Skip to content

Working with Tabular Data in TypeScript

High-performance data processing and schema validation for tabular data built on nodejs-polars (a Rust-based DataFrame library).

Terminal window
npm install fairspec

The table package provides core utilities for working with tabular data:

  • normalizeTable - Convert table data to match a schema
  • denormalizeTable - Convert normalized data back to raw format
  • inferTableSchemaFromTable - Automatically infer schema from table data
  • inspectTable - Get table structure information
  • queryTable - Query tables using SQL-like syntax

For example:

import { loadCsvTable, inferTableSchemaFromTable } from "fairspec"
const table = await loadCsvTable({ data: "data.csv" })
const schema = await inferTableSchemaFromTable(table)

Automatically infer Table Schema from data:

import * as pl from "nodejs-polars"

## Provided data

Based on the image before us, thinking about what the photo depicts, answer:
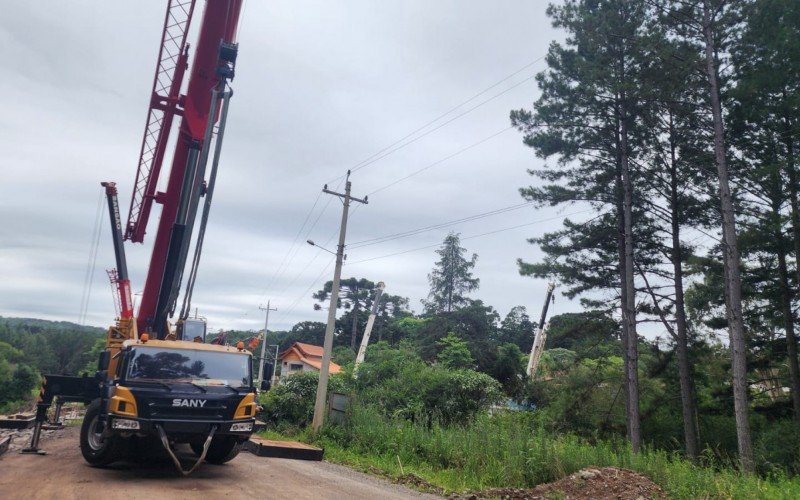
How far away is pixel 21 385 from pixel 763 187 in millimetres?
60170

...

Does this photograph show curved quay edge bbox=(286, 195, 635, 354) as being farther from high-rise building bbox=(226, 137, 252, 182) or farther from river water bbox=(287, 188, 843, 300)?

## Exercises
[a] Answer these questions using the page on tabular data in TypeScript:
(i) Which DataFrame library is the processing built on?
(ii) What command installs the package?
(iii) Which utility queries tables using SQL-like syntax?
[b] Carry on the page on tabular data in TypeScript from the point where it stops.
The listing is not needed for this work.

## The replies
[a]
(i) nodejs-polars, a Rust-based DataFrame library.
(ii) npm install fairspec
(iii) queryTable

[b]
import { inferTableSchemaFromTable } from "fairspec"
// Create a table from data
const table = pl.DataFrame({
id: ["1", "2", "3"],
price: ["10.50", "25.00", "15.75"],
date: ["2023-01-15", "2023-02-20", "2023-03-25"],
active: ["true", "false", "true"]
}).lazy()
const schema = await inferTableSchemaFromTable(table, {
sampleRows: 100, // Sample size for inference
confidence: 0.9 // Confidence threshold
})
// Result: automatically detected integer, number, date, and boolean types

Convert table data to match a Table Schema (type conversion):

import * as pl from "nodejs-polars"
import { normalizeTable } from "fairspec"
import type { TableSchema } from "fairspec"
// Create table with string data
const table = pl.DataFrame({
id: ["1", "2", "3"],
price: ["10.50", "25.00", "15.75"],
active: ["true", "false", "true"],
date: ["2023-01-15", "2023-02-20", "2023-03-25"]
}).lazy()
// Define schema
const schema: TableSchema = {
properties: {
id: { type: "integer" },
price: { type: "number" },
active: { type: "boolean" },
date: { type: "date" }
}
}
const normalized = await normalizeTable(table, schema)
const result = await normalized.collect()
// Result has properly typed columns:
// { id: 1, price: 10.50, active: true, date: Date('2023-01-15') }

Convert normalized data back to raw format (for saving):

import { denormalizeTable } from "fairspec"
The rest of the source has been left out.